The funding crisis facing the arts in Australia has moved more rapidly, and arguably its impact has been felt more strongly, than the equivalent crisis in the UK. Australian arts companies often had higher levels of state subsidy, and drew upon a narrower range of additional income streams. Matthew Westwood’s recent article for The Australian identified one response to this crisis: ‘Cultural entrepreneurs step in where governments fail to tread’. Westwood’s article discusses the ways in which independent trusts and foundations are both taking the place of, and working in partnership with, state bodies to support Australian arts and artists.
Reading the article reminded me of the fundamental point which is at the heart of arts fundraising in the UK: philanthropy can augment, but not replace, state subsidy. Philanthropists, at whatever level, want to feel that their donations are increasing arts income and allowing more, and better, work to happen. This means that there will always be an inter-dependency between public and private arts investment, with a need for both to understand and respect the motivations behind the decisions being taken by each other.

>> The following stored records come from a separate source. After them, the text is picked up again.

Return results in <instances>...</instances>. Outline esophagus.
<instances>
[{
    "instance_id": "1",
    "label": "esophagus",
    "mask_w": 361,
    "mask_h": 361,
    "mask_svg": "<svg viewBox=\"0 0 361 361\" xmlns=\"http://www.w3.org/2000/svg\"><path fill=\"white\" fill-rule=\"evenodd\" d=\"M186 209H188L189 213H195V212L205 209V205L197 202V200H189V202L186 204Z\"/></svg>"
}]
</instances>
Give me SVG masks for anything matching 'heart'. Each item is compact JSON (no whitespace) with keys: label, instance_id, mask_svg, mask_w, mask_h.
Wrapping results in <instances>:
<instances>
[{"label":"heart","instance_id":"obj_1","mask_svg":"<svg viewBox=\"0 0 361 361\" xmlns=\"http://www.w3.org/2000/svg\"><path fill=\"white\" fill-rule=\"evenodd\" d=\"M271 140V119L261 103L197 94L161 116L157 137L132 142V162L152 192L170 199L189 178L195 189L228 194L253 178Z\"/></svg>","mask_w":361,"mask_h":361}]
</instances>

Carrillo Gantner, chairman of the Sidney Myer Fund, makes this point: ‘philanthropy generally is much more comfortable at the cutting edge, … In tackling new models in social welfare, for instance, that if they are proven successful, the government might in subsequent years pick up’. This sentiment of trusts and foundations working as part of a broader arts ecology alongside state subsidy is re-inforced by the action of Phillip Keir, who via his Foundation has established a Choreographic Award with $80,000 of funding, with match funding from the Australia Council.
In order for there to be an increase in private investment in the arts, there needs to be a proportionate increase in flexibility, collaboration and responsiveness from state funders, alongside an even greater need for transparency. Funders talk to each other: private investors want to know why certain decisions were taken by state funding bodies, so they can better determine the levels of risk they are undertaking in making their own investment.
The organisations which have recently been unsuccessful in securing Arts Council England National Portfolio Organisation funding are both reeling from the loss of core state subsidy, and a perceived ‘loss of credibility’. Organisation leaders fear that other private investors will be put off by the Arts Council’s own failure to invest in them. In fact, organisations which have lost regular funding from the Arts Council in previous years have gone on to secure different kinds of private and public income – often a crisis leads to a more effective fundraising response – necessity is after all the mother of invention! But in future, we may find that the Arts Council needs to publish more of a rationale for its decision-making, not simply in terms of what it will invest in, but in terms of what it will no longer invest in. This will allow private investors to better determine where their own funding can add best value to the arts sector.
What do you think? Do you believe that there is an inter-dependency between public and private investment in the arts?